Johnson & Johnson's (JNJ) first-quarter profit declined 2.5%, with sales hurt by the stronger U.S. dollar, a slowdown in consumer health-care product sales and generic competition for prescription drugs.

The weak economy continues to hurt the health-care giant's results, with sales coming in lower than Wall Street expectations for the second quarter in a row. J&J's consumer unit, which had posted strong sales growth for much of last year, is now seeing sluggish sales.
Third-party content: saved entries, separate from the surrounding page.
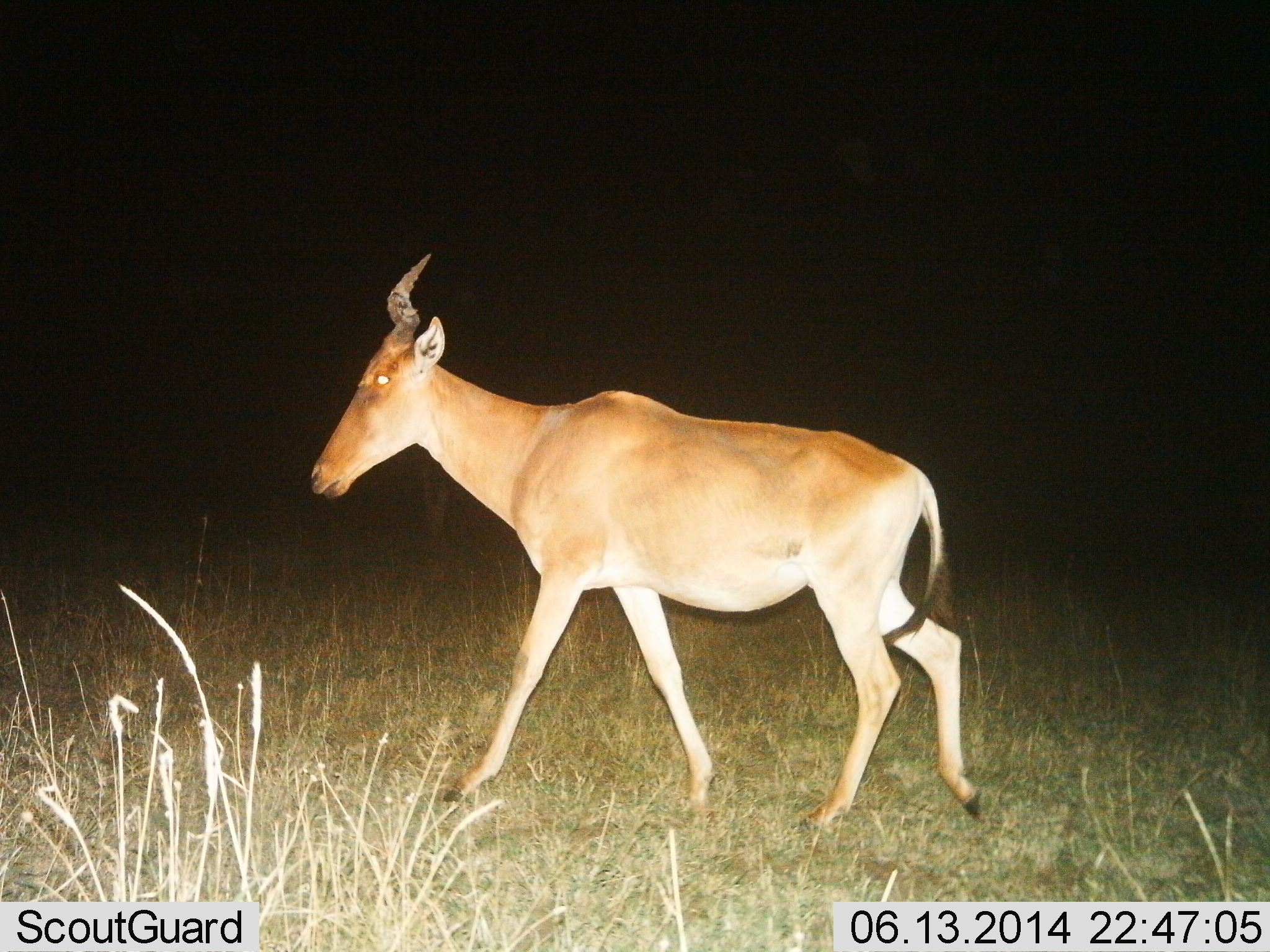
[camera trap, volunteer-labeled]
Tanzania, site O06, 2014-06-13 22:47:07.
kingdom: Animalia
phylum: Chordata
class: Mammalia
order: Artiodactyla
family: Bovidae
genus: Alcelaphus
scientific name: Alcelaphus buselaphus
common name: hartebeest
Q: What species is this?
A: Hartebeest (Alcelaphus buselaphus).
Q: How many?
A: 1.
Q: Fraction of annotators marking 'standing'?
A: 10%.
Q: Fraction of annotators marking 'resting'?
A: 0%.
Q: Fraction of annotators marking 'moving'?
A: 100%.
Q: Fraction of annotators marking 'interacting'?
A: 0%.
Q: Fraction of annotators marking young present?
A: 0%.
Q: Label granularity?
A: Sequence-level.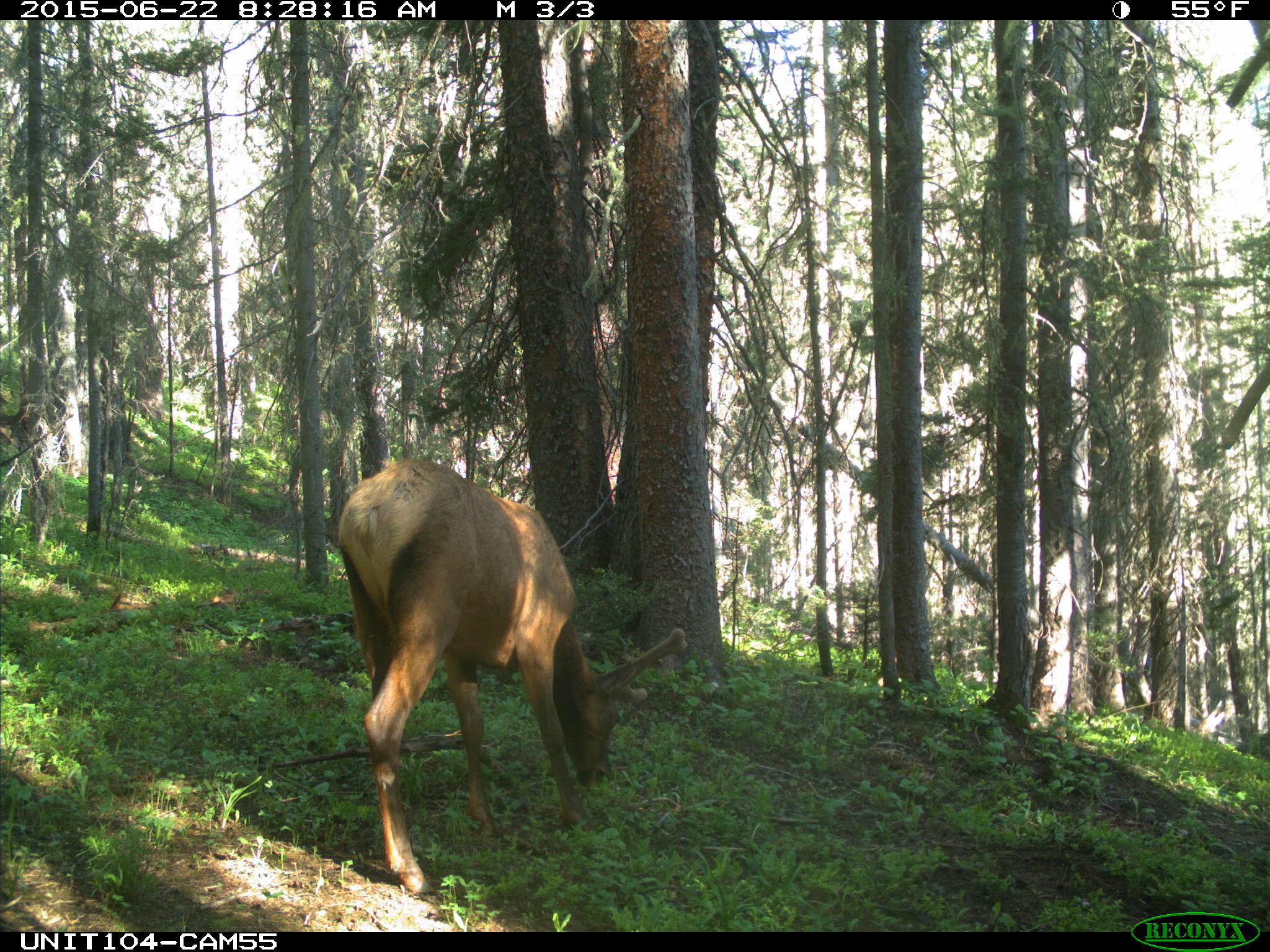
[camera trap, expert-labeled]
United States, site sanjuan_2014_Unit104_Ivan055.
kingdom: Animalia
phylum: Chordata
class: Mammalia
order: Artiodactyla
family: Cervidae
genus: Cervus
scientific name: Cervus elaphus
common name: red deer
Cervus elaphus (red deer).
J&J Chief Financial Officer Dominic Caruso said the economic slowdown hurt sales of some consumer products, due to overall market growth slowdown and increased competition from private-label products. Also, tighter consumer spending hurt sales in J&J's device unit, including contact lenses and diabetes test strips.

To bolster profits, the New Brunswick, N.J., maker of Band-Aid bandages and Tylenol pain reliever has offset some of the pressure on the top line by cutting costs, including last week's disclosure of the elimination of about 900 positions, or 6% of its U.S. pharmaceuticals work force.
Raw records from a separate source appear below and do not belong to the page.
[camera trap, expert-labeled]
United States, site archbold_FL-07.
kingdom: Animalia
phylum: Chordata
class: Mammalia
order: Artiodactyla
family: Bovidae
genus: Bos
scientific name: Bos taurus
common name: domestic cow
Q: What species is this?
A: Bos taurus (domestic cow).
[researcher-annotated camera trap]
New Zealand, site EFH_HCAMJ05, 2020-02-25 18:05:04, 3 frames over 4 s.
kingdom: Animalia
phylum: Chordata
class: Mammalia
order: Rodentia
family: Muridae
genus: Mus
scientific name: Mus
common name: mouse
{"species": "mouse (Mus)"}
Credit Suisse analyst Catherine Arnold said J&J had "strong expense control" during the quarter. She also said J&J's pharmaceutical unit benefited from "aggressive price increases that are not sustainable," but the unit's results could be a positive signal for the forthcoming earnings reports from other large drug makers.

Currency exchange rates could hurt 2009 earnings more than J&J expected at the beginning of the year, Caruso said. However, despite the recession and currency headwinds, the company reiterated its prior forecast for 2009 earnings of $4.45 to $4.55 a share, excluding one-time items.

"We kept our overall sales guidance for year the same as it was in January, largely because we do think the business is playing out as we expected it would," Caruso said in an interview.

J&J shares rose 81 cents, or nearly 1.6%, to $51.96.

J&J said net income for the first three months of the year was $3.5 billion, or $1.26 a share, compared with $3.6 billion, or $1.26 a share, a year earlier.

The per-share earnings in the latest quarter exceeded the mean estimate of analysts surveyed by Thomson Reuters of $1.22 a share.

Sales dropped 7.2% to $15 billion for the quarter from $16.2 billion a year earlier, falling short of the Thomson estimate of $15.4 billion. Unfavorable currency-exchange rates accounted for six percentage points of the decline.

J&J's biggest unit, pharmaceuticals, had sales of $5.8 billion for the quarter, down 10.1% from a year earlier. While sales rose for Concerta for attention deficit hyperactivity disorder and the Remicade anti-inflammatory drug, sales of the Risperdal antipsychotic nosedived due to last year's expiration of U.S. patent protection. Also, anemia drugs Procrit and Eprex posted a combined sales decline, continuing a two-year trend.

The company's medical-device and diagnostics unit had sales of $5.5 billion, down 2.9% from a year earlier. Surgical-care products and joint reconstruction products contributed to operational growth - excluding the currency impact - but J&J had lower sales of drug-eluting stent devices partly due to a new competing stent from Abbott Laboratories (ABT).

Consumer sales dropped 8.7% to $3.7 billion. Sales of over-the-counter version of allergy drug Zyrtec, which had been strong for much of 2008, suffered from comparisons to a year-earlier period in which inventory was built up in connection with the product launch.

J&J hasn't yet followed some other large drug makers such as Pfizer Inc. (PFE) and Merck & Co. (MRK) in making a large acquisition. CFO Caruso said J&J wouldn't rule out anything, but he noted that in recent years J&J has opted to invest internally in drug research, or license drugs from other companies.

He did say J&J would continue to explore getting into health-care information-technology, which would represent a new line of business for J&J.

"That's an area we're still exploring because we believe it'll have a significant impact on healthcare," Caruso said.

Caruso declined to comment on whether J&J believed Merck's agreement to buy Schering-Plough Corp. (SGP) triggered a "change-of-control" provision that would terminate J&J's co-marketing deal with Schering for Remicade and a follow-up drug. Merck and Schering have said they structured their deal so that the combined entity would retain its rights to the drugs.